Tugas 1 –
Sajikan baris-baris daftar dari baris yang memuat "this 600×400 image." sampai baris yang memuat "rusty rail [178, 99, 290, 200]", keduanya termasuk, sebagai larik JSON berisi string, satu string untuk tiap baris dan tanpa baris kosong.

Kutipan Teks –

____________________

BEDAH KASUS KORUPSI | PEMOTONGAN DAN PENYALAHGUNAAN DANA HONORARIUM PENANGANAN PERKARA (HHP) BAGI HAKIM AGUNG MENCAPAI RP. 97 MILYAR

Jakarta, satunusantaranews.co.id – Indonesia Police Watch (IPW) bersama sejumlah elemen penggiat anti korupsi akan menyelenggarakan Diskusi Publik dengan topik "BEDAH KASUS  DUGAAN KORUPSI PEMOTONGAN DAN  PENYALAHGUNAAN DANA HONORARIUM PENANGANAN PERKARA (HHP) BAGI HAKIM AGUNG  MENCAPAI RP. 97 MILYAR". Diskusi rencanya digelar dalam waktu dekat di Jakarta, dihadiri pegiat anti korupsi, advokat, mahasiswa fakultas hukum, dan mengundang Direktorat Penyidikan KPK, Direktorat Tipikor Bareskrim Polri, Dirdik Pidsus Kejagung, dan Komisi Yudisial.

Dugaan Tindak Pidana Korupsi berkaitan dengan permintaan  paksa atau pemerasan jabatan (kneveleraij) yang dilakukan secara berlanjut, yakni pemotongan dan penyalahgunaan Dana Honorarium Penanganan Perkara (HHP) Bagi Hakim Agung Tahun Anggaran 2022-2023-2024 dan/atau Tindak Pidana Pencucian Uang mencapai Rp.97 Milyar.

Dikualifisir melanggar Pasal 12 huruf E dan  F jo Pasal 18 UU RI 20 tahun 2021 tentang perubahan atas  UU RI No. 31 Tahun 1999 jo Pasal 55 ayat ke 1 jo Pasal 64 ayat 1 KUHP  jo Pasal 3 dan 4 UU Nomor 8 Tahun 2010 tentang Pencegahan dan Pemberantasan Tindak Pidana Pencucian Uang dan/atau Peraturan Pemerintah No. 82 Tahun 2021 tentang Perubahan Keempat Atas Peraturan Nomor 55 Tahun 2014 tentang Hak Keuangan dan Fasilitas Hakim Agung dan Hakim Konstitusi.

“Kami ingin menjaga marwah MA sebagai Benteng Terakhir bagi pencari keadilan. Dengan harapan agar  Mahkamah Agung hanya boleh dihuni oleh Hakim Agung yang berintegritas tinggi yang mampu memberikan keadilan, kepastian hukum  dan kemanfaatan lembaga peradilan “ ujar Sugeng Teguh Santoso, SH, Ketua IPW kepada wartawan di Jakarta, Rabu  (11/9/2024).

Sugeng Teguh Santoso, SH mengungkapkan, kasusnya sendiri bermula ketika pada tanggal 10 Agustus 2021, dikeluarkan penetapan atas Peraturan Pemerintah No. 82 Tahun 2021 tentang Perubahan Keempat Atas Peraturan No. 55 Tahun 2014 tentang Hak Keuangan dan Fasilitas Hakim Agung dan Hakim Konstitusi, yang mendasari hakim agung berhak atas honorarium dalam penanganan perkara kasasi dan peninjauan kembali paling lama 90 (sembilan puluh)  hari kalender sejak perkara  diterima oleh unit penerima surat pada Ketua Majelis sampai perkara dikirim ke pengadilan pengaju, sebagaimana  yang tercantum dalam Nota Dinas Panitera.

____________________

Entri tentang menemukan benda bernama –
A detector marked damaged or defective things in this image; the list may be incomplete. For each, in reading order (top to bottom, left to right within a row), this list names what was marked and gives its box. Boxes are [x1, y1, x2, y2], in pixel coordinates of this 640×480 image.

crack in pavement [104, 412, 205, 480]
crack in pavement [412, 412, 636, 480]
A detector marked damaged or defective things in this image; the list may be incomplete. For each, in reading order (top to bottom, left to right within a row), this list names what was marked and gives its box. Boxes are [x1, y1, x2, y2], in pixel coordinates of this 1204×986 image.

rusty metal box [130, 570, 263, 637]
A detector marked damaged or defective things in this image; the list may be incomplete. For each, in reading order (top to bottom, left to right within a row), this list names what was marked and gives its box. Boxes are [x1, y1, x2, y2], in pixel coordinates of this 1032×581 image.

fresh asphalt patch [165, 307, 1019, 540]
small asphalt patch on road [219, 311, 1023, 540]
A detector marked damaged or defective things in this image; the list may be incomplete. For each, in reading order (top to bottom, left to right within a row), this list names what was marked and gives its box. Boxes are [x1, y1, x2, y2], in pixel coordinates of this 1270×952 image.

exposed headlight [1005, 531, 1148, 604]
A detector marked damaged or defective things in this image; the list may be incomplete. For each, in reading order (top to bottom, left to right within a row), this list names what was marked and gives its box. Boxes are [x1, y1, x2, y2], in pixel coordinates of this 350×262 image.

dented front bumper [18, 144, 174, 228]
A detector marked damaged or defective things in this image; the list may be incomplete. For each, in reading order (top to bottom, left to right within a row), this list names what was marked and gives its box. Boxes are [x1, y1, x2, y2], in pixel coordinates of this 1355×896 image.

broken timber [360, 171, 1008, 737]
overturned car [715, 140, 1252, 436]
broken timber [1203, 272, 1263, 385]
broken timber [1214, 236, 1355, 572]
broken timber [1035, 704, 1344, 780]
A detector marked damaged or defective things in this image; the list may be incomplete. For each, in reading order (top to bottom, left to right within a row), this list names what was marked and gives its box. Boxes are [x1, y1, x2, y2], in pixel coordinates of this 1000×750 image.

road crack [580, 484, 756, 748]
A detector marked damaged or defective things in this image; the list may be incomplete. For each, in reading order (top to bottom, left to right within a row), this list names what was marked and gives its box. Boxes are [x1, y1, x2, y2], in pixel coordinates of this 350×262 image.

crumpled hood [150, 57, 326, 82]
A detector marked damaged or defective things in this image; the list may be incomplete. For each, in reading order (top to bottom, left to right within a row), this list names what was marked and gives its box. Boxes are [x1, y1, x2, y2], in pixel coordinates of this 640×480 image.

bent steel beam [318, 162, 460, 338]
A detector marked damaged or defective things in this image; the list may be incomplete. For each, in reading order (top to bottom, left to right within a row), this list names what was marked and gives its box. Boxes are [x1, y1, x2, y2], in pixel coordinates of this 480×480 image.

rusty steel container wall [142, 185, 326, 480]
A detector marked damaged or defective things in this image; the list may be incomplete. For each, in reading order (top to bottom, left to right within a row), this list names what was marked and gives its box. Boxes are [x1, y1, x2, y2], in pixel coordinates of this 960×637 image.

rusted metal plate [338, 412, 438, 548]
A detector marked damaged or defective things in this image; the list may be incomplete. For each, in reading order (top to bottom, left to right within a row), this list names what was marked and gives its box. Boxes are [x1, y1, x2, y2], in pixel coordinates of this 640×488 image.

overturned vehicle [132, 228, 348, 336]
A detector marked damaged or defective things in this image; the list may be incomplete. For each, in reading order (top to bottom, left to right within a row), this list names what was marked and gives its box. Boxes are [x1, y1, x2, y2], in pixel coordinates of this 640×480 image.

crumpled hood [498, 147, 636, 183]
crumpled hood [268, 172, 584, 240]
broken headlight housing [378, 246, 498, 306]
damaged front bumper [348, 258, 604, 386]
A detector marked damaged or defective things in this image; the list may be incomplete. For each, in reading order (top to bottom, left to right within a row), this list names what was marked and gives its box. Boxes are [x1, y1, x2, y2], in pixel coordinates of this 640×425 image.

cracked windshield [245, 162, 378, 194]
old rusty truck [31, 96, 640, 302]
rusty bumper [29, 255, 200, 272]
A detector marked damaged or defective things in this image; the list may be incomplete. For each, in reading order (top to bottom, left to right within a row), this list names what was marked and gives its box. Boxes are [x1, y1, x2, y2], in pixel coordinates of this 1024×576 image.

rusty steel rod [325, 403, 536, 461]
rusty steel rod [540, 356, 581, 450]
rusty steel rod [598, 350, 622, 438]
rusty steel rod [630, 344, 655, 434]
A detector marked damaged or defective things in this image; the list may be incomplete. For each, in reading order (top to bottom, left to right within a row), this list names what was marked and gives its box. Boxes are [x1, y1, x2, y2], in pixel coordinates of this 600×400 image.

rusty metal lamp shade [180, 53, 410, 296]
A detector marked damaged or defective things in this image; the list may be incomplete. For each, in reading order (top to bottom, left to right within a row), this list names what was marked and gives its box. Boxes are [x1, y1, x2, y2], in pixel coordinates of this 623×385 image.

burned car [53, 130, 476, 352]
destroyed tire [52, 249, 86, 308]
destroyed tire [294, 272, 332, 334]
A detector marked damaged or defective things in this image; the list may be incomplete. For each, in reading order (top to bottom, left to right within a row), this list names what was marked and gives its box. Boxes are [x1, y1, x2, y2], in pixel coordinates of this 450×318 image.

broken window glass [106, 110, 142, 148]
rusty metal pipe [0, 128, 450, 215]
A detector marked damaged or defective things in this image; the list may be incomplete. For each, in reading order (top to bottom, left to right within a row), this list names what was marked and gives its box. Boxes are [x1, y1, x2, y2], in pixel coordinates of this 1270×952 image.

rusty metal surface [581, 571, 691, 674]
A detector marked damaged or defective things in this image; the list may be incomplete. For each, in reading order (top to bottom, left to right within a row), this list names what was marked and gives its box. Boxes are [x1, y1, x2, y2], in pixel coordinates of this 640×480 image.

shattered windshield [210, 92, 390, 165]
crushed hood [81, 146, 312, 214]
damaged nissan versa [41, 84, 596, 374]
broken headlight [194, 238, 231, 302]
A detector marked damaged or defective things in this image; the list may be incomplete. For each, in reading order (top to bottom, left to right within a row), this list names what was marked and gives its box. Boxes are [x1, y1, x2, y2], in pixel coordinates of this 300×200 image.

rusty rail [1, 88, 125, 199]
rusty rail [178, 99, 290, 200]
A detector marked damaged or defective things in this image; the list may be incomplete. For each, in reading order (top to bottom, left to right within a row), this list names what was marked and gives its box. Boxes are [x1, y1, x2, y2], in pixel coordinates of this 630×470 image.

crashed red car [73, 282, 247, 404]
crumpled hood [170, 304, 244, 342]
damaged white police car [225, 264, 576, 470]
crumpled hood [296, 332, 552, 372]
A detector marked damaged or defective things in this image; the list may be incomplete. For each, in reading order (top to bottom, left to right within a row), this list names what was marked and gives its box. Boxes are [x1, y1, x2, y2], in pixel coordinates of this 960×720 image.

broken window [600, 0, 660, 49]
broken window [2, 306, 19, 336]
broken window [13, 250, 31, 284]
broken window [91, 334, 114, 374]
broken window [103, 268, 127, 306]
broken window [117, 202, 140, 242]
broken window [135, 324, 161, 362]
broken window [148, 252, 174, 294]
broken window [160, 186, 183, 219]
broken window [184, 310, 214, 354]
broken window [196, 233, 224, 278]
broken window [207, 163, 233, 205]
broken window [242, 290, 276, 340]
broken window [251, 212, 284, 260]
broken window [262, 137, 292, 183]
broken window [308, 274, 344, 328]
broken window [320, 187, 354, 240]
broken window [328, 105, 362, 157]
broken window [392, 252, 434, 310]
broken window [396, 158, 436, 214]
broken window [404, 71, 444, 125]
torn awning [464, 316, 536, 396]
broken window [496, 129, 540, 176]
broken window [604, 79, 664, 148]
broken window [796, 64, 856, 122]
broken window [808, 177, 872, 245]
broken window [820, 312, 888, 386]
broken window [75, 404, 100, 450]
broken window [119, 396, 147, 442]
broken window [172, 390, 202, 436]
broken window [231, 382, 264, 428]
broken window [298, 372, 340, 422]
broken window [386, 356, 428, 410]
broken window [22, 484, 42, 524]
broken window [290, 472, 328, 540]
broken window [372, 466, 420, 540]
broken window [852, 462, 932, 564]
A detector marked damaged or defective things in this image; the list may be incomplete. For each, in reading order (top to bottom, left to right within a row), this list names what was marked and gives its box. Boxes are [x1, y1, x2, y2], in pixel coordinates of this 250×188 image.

____________________

Tugas 2 –
Tulis ulang bagian berita tentang dugaan korupsi dana honorarium hakim agung di antara "BEDAH KASUS KORUPSI" dan "dan Komisi Yudisial.", inklusif, dengan mengganti "Komisi Yudisial" menjadi "Ombudsman".

Jawaban 1 –
[
  "A detector marked damaged or defective things in this image; the list may be incomplete. For each, in reading order (top to bottom, left to right within a row), this list names what was marked and gives its box. Boxes are [x1, y1, x2, y2], in pixel coordinates of this 600×400 image.",
  "rusty metal lamp shade [180, 53, 410, 296]",
  "A detector marked damaged or defective things in this image; the list may be incomplete. For each, in reading order (top to bottom, left to right within a row), this list names what was marked and gives its box. Boxes are [x1, y1, x2, y2], in pixel coordinates of this 623×385 image.",
  "burned car [53, 130, 476, 352]",
  "destroyed tire [52, 249, 86, 308]",
  "destroyed tire [294, 272, 332, 334]",
  "A detector marked damaged or defective things in this image; the list may be incomplete. For each, in reading order (top to bottom, left to right within a row), this list names what was marked and gives its box. Boxes are [x1, y1, x2, y2], in pixel coordinates of this 450×318 image.",
  "broken window glass [106, 110, 142, 148]",
  "rusty metal pipe [0, 128, 450, 215]",
  "A detector marked damaged or defective things in this image; the list may be incomplete. For each, in reading order (top to bottom, left to right within a row), this list names what was marked and gives its box. Boxes are [x1, y1, x2, y2], in pixel coordinates of this 1270×952 image.",
  "rusty metal surface [581, 571, 691, 674]",
  "A detector marked damaged or defective things in this image; the list may be incomplete. For each, in reading order (top to bottom, left to right within a row), this list names what was marked and gives its box. Boxes are [x1, y1, x2, y2], in pixel coordinates of this 640×480 image.",
  "shattered windshield [210, 92, 390, 165]",
  "crushed hood [81, 146, 312, 214]",
  "damaged nissan versa [41, 84, 596, 374]",
  "broken headlight [194, 238, 231, 302]",
  "A detector marked damaged or defective things in this image; the list may be incomplete. For each, in reading order (top to bottom, left to right within a row), this list names what was marked and gives its box. Boxes are [x1, y1, x2, y2], in pixel coordinates of this 300×200 image.",
  "rusty rail [1, 88, 125, 199]",
  "rusty rail [178, 99, 290, 200]"
]

Jawaban 2 –
BEDAH KASUS KORUPSI | PEMOTONGAN DAN PENYALAHGUNAAN DANA HONORARIUM PENANGANAN PERKARA (HHP) BAGI HAKIM AGUNG MENCAPAI RP. 97 MILYAR

Jakarta, satunusantaranews.co.id – Indonesia Police Watch (IPW) bersama sejumlah elemen penggiat anti korupsi akan menyelenggarakan Diskusi Publik dengan topik "BEDAH KASUS  DUGAAN KORUPSI PEMOTONGAN DAN  PENYALAHGUNAAN DANA HONORARIUM PENANGANAN PERKARA (HHP) BAGI HAKIM AGUNG  MENCAPAI RP. 97 MILYAR". Diskusi rencanya digelar dalam waktu dekat di Jakarta, dihadiri pegiat anti korupsi, advokat, mahasiswa fakultas hukum, dan mengundang Direktorat Penyidikan KPK, Direktorat Tipikor Bareskrim Polri, Dirdik Pidsus Kejagung, dan Ombudsman.